Я нырнул под деревья, морщась от сыплющегося за шиворот снега. Месяцы стояли у костра, удивлённо глядя мне в след.
— Странный он какой-то, — сказал Январь.
— Ага, — подхватил Октябрь. — Я думал, он меня грохнет на месте.
— Ты, — хмыкнул Март. — А мне чего ждать было? Или июнь вот. Вообще жесть.

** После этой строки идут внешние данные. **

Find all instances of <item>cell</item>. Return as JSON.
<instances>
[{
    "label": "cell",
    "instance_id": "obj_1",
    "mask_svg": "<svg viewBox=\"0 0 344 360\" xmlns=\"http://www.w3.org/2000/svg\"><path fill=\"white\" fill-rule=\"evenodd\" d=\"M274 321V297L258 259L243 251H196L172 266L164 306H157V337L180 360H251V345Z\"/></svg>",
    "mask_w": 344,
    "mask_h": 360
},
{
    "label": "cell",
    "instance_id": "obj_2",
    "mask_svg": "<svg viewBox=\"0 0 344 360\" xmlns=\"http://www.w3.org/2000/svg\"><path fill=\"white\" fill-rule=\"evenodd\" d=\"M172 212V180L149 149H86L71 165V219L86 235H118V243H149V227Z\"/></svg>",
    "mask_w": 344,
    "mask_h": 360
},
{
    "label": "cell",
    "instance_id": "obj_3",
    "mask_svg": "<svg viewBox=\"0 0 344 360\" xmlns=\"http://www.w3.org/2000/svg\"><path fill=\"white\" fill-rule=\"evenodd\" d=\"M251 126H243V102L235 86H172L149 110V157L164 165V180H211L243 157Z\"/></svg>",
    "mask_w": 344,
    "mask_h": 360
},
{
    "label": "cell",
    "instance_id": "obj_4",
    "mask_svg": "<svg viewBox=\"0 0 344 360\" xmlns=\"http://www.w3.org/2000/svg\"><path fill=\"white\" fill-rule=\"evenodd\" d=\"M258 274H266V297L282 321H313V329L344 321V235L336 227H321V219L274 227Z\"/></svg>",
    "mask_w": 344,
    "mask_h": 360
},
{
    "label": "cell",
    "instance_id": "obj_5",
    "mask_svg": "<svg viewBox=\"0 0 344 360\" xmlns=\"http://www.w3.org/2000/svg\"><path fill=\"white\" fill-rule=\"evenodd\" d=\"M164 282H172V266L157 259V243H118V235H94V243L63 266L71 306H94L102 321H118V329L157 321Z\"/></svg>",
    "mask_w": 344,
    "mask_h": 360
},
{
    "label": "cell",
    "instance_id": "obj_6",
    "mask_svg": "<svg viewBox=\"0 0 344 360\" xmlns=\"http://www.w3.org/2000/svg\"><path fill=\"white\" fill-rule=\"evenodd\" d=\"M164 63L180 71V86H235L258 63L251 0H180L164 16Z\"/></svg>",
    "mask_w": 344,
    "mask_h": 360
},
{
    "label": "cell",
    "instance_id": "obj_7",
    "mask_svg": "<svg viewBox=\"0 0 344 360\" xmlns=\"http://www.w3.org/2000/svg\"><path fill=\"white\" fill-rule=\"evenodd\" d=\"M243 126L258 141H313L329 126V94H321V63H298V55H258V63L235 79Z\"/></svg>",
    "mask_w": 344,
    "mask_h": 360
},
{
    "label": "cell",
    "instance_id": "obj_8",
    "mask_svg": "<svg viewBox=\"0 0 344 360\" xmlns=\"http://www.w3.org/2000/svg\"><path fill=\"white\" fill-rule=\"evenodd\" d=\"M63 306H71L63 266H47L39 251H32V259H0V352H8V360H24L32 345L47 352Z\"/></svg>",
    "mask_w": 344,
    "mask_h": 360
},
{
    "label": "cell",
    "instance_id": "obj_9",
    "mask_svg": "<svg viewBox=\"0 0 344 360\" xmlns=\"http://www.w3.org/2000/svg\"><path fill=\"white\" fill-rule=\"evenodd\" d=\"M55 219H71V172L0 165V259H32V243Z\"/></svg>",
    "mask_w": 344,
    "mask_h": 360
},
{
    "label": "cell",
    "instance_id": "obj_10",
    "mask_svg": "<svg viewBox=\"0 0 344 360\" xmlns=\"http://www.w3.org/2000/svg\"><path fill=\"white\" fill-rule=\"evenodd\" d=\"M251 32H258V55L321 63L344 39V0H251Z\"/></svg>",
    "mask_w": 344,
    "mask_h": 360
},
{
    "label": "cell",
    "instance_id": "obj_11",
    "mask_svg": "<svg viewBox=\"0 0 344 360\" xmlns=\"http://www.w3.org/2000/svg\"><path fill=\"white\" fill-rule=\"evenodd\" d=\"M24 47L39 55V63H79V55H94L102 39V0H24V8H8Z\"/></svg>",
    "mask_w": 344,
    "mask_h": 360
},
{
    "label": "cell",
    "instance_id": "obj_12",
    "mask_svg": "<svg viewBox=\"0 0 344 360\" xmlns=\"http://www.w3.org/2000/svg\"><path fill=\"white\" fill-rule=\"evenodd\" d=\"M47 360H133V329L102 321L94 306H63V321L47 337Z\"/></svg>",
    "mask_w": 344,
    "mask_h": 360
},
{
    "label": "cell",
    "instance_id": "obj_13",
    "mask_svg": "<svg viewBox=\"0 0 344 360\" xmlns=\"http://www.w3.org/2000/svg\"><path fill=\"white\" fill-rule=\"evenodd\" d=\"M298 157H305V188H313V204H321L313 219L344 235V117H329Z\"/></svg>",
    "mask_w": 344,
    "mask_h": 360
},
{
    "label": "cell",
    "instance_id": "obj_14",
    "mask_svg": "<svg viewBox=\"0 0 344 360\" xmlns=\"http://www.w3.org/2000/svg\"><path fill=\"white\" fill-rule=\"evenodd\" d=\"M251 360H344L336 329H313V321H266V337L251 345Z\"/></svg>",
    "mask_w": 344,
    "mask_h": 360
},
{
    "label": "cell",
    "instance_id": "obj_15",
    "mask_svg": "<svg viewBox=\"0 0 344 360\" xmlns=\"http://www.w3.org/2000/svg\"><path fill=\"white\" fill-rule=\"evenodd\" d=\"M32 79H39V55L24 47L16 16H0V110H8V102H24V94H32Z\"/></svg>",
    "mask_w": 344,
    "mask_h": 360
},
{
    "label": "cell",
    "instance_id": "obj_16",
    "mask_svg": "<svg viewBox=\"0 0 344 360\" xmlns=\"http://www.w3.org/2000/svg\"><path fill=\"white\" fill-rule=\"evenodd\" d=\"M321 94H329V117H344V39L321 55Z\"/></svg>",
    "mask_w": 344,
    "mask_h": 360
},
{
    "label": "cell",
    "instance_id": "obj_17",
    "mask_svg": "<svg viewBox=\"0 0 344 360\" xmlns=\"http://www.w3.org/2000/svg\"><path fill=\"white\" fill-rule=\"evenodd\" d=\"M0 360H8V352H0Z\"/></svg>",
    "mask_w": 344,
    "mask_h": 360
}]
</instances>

Из-за ствола ели высунулся мордатый мужик. Сквозь толстый слой тонального крема предательски проступал фиолетовый фингал.
— Псст! — тихо шикнул он. — Ушёл?
Ноябрь укоризненно посмотрел на него:
— Ну ты молодец. Сам в лесу прятался, а нам тут отдувайся. Ушёл уже, выходи, трусло!
— Да блин у меня уже тональный крем заканчивается синяки замазывать. Нельзя ж перед людьми фонарями светить. Сильно лютовал?
— Не поверишь, — сказал Октябрь, — но зря прятался. Вообще без претензий.
— Да ладно, — не поверил Декабрь. — Я его личное дело читал. Мы там все отметились, мама не горюй.
— Хочешь верь, хочешь нет. Стоим целые, кафтаны не порваны, новых синяков, как видишь, нету.
Декабрь открыл рот возразить, что словом можно больнее, чем кулаком ударить, но сказать ничего не успел. Январь похлопал рукавицами:
— Вот что, братцы? А мне понравилось. Давайте ему этот год устроим вот вообще без проблем и бед. Совершенно. Просто интересно, что он в следующий раз нам скажет.
Январь выставил руку вперёд и одиннадцать рук легли на неё сверху. Все в деле.
— Ну что? Все оправились? Готовы? Декабрь, даже не думай! Наручниками к пню пристегну!
Он взял в руки братину, крикнул куда-то в тёмное небо: "Запускайте следующего!" и натянул на лицо дежурную улыбку.
Зашевелились лапы ели на дальнем краю поляны, из-под деревьев выбрался здоровенный мужик в шапке ушанке. Он остановился, отряхивая снег, и застыл. Злые глазки пробежались взглядом по стоящим у костра странно одетым людям.